President Barack Obama’s tirade on June 14 was filled with angry passion. His rhetoric was not directed against the perpetrator of the Orlando attack and his ilk, however, but against the (unnamed) GOP nominee and others who do not subscribe to Obama’s fundamental views on the nature of Islam and his “strategy” of confronting the threat.
With great passion Obama lashed at those who have called him soft on terrorism, alleging that “loose talk” about Muslims has been detrimental to the U.S. action against militant groups in the Middle East and elsewhere. It is clear that Obama’s understanding of “loose talk” covers all attempts at critical scrutiny of what he, Hillary Clinton, and countless others in the Duopoly still insist is a peaceful and tolerant religion which should not be tainted by the violent actions of a tiny, aberrant and unrepresentative minority.
It should be noted that the original meaning of “loose talk”—as the term was extensively used in both world wars—is disclosing accurate and operationally useful information to unreliable persons who may pass it on to the enemy. If Obama and his speechwriters knew English and history, they’d realize that the meaning of his “loose talk” remark is not exactly what he had in mind: yes, we know the ugly truth, but we should not talk about it openly, because we don’t want them to know that we do know what they are all about.
Obama derided the demand by his critics that he call acts of terrorism the result of “radical Islam”: “We can’t get ISIL unless we call them ‘radical Islamists.’ What exactly would using this label accomplish? What exactly would it change? Would it make ISIL less committed to trying to kill Americans? Would it bring in more allies? Is there a military strategy that is served by this? The answer is, none of the above . . . ” Obama is spectacularly wrong. Calling a threat by its right name—which he dismisses as a mere “label”—is the key prerequisite to developing a meaningful strategy. His mandated label of long standing—“violent extremism”—he did not use in his address, however, thus implicitly acknowledging its irritating and politically damaging absurdity.
Obama’s deliberate attempt to create logical and semantic confusion about the nature of the threat is not immediately apparent to the unwary, and it is so dishonest as to bring into question his basic motives. He implicitly suggested that “the threat” is already clearly defined in all its key aspects, and that any debate over “the label” is therefore a mere “political distraction.” To understand the pernicious nature of Obama’s argument we need to revisit his address announcing his phony anti-ISIS campaign two years ago.

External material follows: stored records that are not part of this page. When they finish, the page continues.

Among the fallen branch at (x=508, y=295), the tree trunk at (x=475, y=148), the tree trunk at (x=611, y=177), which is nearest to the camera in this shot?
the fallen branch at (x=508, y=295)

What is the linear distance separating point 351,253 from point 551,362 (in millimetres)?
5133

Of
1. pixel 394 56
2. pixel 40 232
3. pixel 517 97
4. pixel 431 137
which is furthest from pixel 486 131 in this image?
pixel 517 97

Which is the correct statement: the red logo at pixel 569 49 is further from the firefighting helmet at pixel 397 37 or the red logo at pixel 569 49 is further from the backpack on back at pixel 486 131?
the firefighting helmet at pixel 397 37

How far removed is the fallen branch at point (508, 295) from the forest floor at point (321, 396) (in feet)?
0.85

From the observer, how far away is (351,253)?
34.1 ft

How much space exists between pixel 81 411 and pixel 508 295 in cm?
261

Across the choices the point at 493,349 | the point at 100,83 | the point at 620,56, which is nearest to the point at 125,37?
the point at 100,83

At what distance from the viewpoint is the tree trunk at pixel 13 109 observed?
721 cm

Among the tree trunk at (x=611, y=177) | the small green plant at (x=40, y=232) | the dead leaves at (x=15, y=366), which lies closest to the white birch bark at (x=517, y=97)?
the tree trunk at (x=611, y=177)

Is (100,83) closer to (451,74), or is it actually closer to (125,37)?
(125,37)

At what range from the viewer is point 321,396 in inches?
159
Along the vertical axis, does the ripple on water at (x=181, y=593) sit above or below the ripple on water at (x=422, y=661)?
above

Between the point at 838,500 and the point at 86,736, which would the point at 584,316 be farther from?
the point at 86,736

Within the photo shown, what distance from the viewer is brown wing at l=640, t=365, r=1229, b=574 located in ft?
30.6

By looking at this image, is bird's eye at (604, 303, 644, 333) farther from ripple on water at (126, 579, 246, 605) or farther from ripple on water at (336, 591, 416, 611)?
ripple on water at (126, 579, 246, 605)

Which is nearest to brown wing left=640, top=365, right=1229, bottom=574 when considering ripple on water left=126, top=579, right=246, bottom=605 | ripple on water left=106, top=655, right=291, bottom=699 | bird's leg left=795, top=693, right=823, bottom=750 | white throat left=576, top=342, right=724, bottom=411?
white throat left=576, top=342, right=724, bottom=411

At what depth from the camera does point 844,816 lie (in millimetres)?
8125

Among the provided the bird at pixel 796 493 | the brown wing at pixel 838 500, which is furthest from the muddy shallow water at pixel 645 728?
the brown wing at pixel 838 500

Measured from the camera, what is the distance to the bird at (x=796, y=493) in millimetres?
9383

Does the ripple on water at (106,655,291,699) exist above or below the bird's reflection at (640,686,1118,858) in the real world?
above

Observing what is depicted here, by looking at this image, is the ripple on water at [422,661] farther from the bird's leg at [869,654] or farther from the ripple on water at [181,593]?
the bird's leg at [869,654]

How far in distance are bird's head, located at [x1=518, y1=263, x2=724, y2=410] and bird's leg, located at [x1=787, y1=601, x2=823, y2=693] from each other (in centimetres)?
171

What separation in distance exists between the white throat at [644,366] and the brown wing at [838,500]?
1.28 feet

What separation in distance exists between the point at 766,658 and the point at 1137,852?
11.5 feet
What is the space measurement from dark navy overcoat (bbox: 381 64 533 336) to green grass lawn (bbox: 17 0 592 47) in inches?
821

“ISIL is not Islamic,” Obama told the nation in September 2014. “No religion condones the killing of innocents, and the vast majority of ISIL’s victims have been Muslim.” Since making this surreal statement Obama has learnt nothing and forgotten nothing. Three weeks earlier earlier, in the aftermath of James Foley’s beheading by the Islamic State, he declared—also in the context of absolving Islam of any connection with the IS—that “no just God would stand for what they did yesterday and what they do every single day.” Since they did murder Foley, this meant that—in Obama’s world—there is no God, or that God is not just.